Short version of this post if you are pressed for time…
PanAmerican Seed sent me several new annuals that are coming out in 2024 to trial in my garden this summer.
I’m giving at leat one of them, the Cuphea Sweet Talk™ Deep Pink (Cuphea procumbens), a green thumbs up. It has big pink flowers, and if I sat quietly nearby, no doubt, I would see hummingbirds appear to sip the nectar.
I should note I have it growing in a container that is getting some shade through the day. I think it would have more flowers in full sun.
And that’s the end of the short version.
For the longer version of this post…
I was going to talk about how I’ve purchased cupheas in the past that have teeny-tiny flowers and used them more as filler plants in containers. This new-to-me cuphea has much bigger flowers which are nice to see.
Then I was going to look for a picture of one of them in flower last year. I didn’t find the picture I was looking for at first, but I found this one. (I do a poor job of labeling photos to make them easier to find later.)
I think this variety is ‘Honeybells’ but don’t quote me on that. (If I did a better job of labeling photos…)
There are several named varieties of cuphea with this shape and color of flower. If you look closely, you can see a pollinator on it.
Most cupheas will attract pollinators which makes them a great flower for containers on patios and decks if you, like me, think watching pollinators amongst your flowers is relaxing.
I went looking one more time for a picture of the cuphea I was really looking for and found it!
It’s a variety of Cuphea ramosissima.
I didn’t buy it this year, though I’m not sure why I didn’t. Maybe others beat me to it at the greenhouse.
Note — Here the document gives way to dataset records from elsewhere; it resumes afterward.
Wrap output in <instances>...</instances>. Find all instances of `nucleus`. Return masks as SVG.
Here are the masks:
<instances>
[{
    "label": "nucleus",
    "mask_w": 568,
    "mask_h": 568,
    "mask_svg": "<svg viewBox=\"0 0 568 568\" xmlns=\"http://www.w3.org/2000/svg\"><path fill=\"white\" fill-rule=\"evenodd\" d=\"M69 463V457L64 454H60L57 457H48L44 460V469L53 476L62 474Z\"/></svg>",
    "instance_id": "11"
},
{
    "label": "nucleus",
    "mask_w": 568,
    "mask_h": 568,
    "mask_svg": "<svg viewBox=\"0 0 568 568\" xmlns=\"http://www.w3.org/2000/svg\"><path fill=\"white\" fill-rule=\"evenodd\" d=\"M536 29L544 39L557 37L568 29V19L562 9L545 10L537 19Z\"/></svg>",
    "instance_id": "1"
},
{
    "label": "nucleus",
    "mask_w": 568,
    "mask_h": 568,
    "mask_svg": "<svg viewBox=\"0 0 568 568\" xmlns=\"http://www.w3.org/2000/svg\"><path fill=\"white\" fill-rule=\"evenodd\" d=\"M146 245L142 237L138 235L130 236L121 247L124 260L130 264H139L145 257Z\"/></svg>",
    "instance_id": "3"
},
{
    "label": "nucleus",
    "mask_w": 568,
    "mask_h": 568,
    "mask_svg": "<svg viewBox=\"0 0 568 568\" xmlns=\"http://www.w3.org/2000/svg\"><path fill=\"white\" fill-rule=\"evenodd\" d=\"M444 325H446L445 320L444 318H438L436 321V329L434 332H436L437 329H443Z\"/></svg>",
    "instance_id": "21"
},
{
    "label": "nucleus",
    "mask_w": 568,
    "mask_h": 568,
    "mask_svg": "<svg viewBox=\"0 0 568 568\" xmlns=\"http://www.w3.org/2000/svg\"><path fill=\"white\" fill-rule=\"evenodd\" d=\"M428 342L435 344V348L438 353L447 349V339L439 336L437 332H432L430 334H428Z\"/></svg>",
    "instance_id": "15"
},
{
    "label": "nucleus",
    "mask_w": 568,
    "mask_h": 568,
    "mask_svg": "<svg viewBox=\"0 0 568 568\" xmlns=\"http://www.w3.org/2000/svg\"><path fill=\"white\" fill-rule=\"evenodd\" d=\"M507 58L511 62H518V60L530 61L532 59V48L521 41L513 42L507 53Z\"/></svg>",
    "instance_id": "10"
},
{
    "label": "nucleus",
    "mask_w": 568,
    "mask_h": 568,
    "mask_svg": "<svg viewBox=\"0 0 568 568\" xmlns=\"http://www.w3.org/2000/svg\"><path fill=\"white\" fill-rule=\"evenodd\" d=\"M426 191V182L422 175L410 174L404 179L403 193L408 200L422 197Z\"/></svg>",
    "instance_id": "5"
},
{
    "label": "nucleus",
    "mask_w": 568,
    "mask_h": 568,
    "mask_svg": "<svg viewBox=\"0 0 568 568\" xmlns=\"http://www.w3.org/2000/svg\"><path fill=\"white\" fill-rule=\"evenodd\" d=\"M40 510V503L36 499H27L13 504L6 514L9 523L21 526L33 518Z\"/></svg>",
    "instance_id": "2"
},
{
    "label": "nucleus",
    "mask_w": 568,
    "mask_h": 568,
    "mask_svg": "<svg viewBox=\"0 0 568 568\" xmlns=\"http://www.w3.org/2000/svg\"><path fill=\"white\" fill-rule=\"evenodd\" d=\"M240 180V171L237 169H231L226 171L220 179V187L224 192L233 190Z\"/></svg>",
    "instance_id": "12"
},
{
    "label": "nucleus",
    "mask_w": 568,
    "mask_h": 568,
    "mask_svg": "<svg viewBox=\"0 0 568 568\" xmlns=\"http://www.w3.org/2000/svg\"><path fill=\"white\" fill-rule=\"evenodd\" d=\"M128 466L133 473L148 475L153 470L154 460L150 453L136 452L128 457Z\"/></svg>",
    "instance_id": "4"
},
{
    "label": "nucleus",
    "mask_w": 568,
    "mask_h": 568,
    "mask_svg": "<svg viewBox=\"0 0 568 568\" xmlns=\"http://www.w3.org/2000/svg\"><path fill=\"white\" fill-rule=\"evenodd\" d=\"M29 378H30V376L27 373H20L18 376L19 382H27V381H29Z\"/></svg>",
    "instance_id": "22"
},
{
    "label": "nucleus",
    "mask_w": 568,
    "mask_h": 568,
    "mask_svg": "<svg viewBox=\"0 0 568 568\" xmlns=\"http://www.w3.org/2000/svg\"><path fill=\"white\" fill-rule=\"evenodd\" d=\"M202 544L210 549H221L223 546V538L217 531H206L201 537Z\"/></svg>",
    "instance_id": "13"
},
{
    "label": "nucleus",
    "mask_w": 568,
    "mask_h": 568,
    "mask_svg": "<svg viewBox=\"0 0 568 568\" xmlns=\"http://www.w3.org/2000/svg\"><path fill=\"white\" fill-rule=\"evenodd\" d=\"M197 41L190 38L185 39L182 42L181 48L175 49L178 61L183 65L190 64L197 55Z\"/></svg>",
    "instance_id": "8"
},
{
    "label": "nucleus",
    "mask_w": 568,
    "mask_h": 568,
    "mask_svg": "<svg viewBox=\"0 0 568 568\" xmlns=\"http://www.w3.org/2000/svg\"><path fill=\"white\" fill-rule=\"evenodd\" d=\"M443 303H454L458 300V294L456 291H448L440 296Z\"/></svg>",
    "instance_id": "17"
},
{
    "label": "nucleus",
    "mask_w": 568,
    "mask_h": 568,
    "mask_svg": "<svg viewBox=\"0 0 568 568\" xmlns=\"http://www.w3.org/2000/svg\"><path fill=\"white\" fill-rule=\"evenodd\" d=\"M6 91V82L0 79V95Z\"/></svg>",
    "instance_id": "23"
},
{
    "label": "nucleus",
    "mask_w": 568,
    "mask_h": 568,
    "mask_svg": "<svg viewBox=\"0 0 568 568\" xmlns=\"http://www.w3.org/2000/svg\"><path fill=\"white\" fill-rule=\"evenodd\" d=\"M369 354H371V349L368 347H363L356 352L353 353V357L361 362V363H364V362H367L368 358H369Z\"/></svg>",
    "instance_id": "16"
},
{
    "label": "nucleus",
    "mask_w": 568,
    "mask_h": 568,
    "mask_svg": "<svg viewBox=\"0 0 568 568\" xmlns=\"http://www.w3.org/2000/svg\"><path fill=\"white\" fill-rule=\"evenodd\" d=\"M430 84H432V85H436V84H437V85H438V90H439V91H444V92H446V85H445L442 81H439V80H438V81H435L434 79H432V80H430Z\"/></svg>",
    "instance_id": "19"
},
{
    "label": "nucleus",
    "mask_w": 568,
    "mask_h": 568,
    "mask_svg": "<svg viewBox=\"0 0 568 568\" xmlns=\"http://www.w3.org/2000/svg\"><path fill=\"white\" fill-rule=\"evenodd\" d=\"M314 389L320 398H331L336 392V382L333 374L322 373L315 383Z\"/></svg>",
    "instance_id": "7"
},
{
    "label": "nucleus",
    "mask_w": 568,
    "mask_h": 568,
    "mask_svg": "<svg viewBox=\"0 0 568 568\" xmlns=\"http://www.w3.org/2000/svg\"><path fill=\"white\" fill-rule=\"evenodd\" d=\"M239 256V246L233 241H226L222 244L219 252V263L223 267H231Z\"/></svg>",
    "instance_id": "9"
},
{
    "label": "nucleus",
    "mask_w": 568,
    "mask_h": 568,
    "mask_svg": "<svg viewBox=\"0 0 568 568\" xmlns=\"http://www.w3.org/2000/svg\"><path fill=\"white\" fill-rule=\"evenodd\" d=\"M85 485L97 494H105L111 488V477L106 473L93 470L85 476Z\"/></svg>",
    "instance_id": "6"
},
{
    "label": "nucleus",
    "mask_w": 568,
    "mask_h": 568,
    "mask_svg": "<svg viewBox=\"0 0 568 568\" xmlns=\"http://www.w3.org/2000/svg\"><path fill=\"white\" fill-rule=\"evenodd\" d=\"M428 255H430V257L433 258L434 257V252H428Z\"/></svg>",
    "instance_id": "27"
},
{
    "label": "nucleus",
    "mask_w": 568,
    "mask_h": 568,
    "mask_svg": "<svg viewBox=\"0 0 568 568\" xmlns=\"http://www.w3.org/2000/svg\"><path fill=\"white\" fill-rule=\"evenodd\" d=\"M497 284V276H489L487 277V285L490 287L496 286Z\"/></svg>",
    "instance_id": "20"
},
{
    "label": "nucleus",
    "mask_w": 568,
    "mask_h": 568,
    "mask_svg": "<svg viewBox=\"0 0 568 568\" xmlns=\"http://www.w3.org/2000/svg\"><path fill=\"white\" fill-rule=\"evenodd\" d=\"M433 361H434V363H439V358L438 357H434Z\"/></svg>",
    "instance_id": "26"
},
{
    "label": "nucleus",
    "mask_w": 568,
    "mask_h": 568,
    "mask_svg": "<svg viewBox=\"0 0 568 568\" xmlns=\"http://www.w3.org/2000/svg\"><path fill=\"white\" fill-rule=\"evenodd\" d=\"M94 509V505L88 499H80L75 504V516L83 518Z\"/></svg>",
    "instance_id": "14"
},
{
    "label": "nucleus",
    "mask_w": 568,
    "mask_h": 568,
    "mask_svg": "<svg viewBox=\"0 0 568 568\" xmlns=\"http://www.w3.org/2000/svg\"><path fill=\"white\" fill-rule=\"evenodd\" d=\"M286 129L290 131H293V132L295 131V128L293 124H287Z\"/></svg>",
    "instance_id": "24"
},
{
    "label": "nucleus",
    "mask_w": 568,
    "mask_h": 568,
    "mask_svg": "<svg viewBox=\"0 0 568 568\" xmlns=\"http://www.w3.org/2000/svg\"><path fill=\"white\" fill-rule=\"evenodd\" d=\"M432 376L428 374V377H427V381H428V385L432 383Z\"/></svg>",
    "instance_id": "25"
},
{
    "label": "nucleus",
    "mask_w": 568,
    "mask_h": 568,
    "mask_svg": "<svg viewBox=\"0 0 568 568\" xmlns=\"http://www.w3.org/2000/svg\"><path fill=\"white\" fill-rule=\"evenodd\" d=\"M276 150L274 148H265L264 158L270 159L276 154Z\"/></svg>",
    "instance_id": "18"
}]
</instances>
There were lots of people buying lots of plants every time I went there all spring, which is always good to see, though it does mean that you have to “grab ’em when you see ’em” or miss out.
As you can see, there’s quite a bit of variety among the flowers of plants in the Cuphea genus. I’m pleased to add Cuphea Sweet Talk™ Deep Pink to my list of “Cuphea I Have Grown.”
I’m also adding it to my list of “Flowers I Want My Local Greenhouse Owner to Grow For Me For Next Year,” which I will share with them this week. It’s time for another trip to the greenhouse, anyway. I need to ask them for some information to help me investigate the Great Zinnia Theft of Summer 2023.